Whenever politicians spout high and hallowed tributes to America's greatness, we must remember the shadow side of this grand democratic experiment. Writer and director Tim Robbins (Bob Roberts, Dead Man Walking) has created a sprawling portrait of New York City in 1937, a time in the midst of the Depression when the gap between the rich and the poor was wide and deep. Unions took up the cause of the downtrodden while big industrialists found new ways to make money. And on the political front, right-wingers began their crusade against Communists.

This drama mixes a wide crosscut of historical personages with fictional characters. At the hub of the proceedings is the story of how director Orson Welles (Angus Macfadyen) and producer John Houseman (Cary Elwes) of the Federal Theatre Project tried to mount a controversial musical about prostitution and strikes written by Marc Blitzstein (Hank Azaria). Olive Stanton (Emily Watson), a poverty stricken young woman, wins the lead role in the musical, thanks to the intervention of actor John Adair (Jamey Sheridan). Aldo Silvano (John Turturro) is thrilled to be acting in this production, especially since his well-to-do Italian relatives have cut him off due to anti-fascist sentiments.

In another part of town, Margherita Sarfatti (Susan Sarandon), an Italian propagandist, is busy trying to raise funds for Mussolini. She pulls off a deal with Gray Mathers (Philip Baker Hall), a steel magnate whose independent wife, the Countess La Grange (Vanessa Redgrave), spends all her time at the theatre. Meanwhile Nelson Rockefeller (John Cusack) is enraged by the politically radical mural painted by Diego Rivera (Ruben Blades) in the new lobby of Rockefeller Center.

The most heroic figure in Cradle Will Rock is Hallie Flanagan (Cherry Jones), the energetic and intelligent head of the Federal Theatre Project. Since it is part of the WPA (Works Projects Administration) funded by the government to create jobs, she comes under the grilling of a congressional committee headed by Representative Martin Dies (Harris Yulin). He is on a hunt for Communists in the arts world. His paranoia is shared by Hazel Huffman (Joan Cusack), a clerk in the WPA, and Tommy Crickshaw (Bill Murray), a vaudeville ventriloquist.
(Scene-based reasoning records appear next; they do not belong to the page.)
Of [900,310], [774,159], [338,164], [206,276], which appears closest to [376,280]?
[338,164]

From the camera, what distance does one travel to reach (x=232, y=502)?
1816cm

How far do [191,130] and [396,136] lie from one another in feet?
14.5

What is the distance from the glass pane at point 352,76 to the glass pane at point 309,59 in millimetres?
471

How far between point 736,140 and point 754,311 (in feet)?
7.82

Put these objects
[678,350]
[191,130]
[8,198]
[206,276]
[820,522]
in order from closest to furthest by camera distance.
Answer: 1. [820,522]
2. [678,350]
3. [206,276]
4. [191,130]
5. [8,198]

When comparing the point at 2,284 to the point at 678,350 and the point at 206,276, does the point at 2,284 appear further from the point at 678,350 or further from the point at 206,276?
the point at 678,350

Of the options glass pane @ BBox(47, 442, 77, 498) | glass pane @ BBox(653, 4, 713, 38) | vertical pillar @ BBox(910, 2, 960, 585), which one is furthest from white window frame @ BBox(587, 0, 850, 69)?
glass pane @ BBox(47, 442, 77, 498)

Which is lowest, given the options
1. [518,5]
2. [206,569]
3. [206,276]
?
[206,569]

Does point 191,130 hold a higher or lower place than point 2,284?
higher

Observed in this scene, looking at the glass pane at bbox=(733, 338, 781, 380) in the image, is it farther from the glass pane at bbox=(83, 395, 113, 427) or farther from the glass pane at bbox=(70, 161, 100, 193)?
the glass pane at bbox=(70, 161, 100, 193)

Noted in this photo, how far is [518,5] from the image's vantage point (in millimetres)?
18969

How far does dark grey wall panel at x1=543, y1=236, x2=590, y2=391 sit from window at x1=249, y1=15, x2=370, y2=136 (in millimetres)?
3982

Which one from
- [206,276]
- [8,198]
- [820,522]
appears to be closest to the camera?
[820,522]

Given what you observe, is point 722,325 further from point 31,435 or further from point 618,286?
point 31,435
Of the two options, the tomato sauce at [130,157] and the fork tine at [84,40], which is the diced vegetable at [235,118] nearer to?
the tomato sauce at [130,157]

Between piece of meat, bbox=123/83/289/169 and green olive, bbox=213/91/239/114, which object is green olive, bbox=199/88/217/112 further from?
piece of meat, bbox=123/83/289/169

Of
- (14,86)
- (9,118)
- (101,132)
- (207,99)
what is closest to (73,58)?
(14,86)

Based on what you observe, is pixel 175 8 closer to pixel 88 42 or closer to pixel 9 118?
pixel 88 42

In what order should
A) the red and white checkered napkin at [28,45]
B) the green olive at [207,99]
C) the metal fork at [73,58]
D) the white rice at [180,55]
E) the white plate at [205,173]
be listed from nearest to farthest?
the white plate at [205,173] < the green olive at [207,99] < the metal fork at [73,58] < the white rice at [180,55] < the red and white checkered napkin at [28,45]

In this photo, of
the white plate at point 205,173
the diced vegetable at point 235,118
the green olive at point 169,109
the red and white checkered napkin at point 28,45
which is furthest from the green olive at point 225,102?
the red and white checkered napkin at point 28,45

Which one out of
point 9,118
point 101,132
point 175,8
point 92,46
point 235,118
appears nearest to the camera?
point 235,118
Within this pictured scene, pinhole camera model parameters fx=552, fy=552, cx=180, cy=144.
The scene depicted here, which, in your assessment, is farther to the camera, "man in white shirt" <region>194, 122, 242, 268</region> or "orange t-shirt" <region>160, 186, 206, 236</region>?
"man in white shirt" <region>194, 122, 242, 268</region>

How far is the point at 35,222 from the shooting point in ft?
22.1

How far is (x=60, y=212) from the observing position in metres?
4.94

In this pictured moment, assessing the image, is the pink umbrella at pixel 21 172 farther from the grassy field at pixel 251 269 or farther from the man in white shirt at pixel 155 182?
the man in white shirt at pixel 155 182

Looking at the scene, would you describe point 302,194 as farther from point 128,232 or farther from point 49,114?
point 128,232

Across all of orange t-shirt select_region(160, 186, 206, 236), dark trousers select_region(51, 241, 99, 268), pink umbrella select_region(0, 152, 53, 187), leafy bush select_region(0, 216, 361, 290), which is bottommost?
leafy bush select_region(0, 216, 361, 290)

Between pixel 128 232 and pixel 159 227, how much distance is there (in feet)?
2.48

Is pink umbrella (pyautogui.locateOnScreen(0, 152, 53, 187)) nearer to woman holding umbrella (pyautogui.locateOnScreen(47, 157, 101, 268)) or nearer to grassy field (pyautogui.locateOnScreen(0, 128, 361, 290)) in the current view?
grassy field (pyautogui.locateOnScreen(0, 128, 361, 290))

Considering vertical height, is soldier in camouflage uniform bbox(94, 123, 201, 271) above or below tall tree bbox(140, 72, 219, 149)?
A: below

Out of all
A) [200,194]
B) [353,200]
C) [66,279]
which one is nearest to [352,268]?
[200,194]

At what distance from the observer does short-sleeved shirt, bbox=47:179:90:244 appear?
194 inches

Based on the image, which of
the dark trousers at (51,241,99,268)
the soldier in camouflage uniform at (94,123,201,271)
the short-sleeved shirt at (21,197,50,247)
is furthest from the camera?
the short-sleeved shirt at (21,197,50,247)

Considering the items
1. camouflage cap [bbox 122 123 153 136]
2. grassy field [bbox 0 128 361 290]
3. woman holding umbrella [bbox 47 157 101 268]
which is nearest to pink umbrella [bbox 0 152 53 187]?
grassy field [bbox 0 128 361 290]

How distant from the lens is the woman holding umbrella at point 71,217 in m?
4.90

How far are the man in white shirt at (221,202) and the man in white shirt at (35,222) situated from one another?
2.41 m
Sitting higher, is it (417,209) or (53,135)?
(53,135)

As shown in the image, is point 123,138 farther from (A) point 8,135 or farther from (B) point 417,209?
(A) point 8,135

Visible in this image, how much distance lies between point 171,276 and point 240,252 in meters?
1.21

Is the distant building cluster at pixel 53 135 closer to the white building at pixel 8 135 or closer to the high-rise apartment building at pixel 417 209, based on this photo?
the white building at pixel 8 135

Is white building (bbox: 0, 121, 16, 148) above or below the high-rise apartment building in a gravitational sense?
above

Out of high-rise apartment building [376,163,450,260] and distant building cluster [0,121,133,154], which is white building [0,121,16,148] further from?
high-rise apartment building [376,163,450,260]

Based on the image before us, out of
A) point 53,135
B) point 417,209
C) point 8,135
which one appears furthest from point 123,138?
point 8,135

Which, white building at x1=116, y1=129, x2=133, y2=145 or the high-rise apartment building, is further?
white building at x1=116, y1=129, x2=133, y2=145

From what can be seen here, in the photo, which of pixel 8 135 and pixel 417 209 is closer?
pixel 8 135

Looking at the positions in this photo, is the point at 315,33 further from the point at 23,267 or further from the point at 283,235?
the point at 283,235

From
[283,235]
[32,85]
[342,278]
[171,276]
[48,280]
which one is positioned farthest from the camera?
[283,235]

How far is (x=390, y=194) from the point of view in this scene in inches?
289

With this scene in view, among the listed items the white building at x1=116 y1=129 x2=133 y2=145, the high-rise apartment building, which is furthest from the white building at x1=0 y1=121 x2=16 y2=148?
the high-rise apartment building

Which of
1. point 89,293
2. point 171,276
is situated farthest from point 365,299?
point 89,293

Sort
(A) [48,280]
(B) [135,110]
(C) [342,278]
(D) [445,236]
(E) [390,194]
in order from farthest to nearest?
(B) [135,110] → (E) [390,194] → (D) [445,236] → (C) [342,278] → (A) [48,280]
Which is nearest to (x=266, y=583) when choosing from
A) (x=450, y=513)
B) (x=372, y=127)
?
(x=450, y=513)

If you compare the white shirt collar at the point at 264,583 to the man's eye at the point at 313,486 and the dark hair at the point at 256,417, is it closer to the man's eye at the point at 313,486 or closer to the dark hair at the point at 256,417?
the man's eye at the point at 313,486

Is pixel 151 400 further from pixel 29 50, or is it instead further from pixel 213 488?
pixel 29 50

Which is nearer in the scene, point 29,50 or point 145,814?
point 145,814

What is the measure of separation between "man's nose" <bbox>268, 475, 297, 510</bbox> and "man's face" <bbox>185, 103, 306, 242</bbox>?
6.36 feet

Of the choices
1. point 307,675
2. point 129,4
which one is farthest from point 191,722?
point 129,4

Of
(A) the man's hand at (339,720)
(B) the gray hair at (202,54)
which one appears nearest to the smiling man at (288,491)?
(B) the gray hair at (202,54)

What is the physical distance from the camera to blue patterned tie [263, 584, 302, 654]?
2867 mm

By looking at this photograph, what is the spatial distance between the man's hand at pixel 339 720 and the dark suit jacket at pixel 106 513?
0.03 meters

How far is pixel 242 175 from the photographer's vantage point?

Cradle Will Rock has the same liberal perspective as Ragtime, another ambitious, episodic, and thought-provoking canvas of an era filled with incisive social commentary. Milos Forman, the director of that 1981 film said: "You want to make people laugh and entertain them. On the other hand, you want to be part of the cleansing process of the human soul." Let's salute Tim Robbins for having the chutzpah to bring to the screen a film that cuts to the quick with its portrait of the shadow side of America where fear, greed, racial hatred, and power stifle those who believe in creativity and a fair share for all.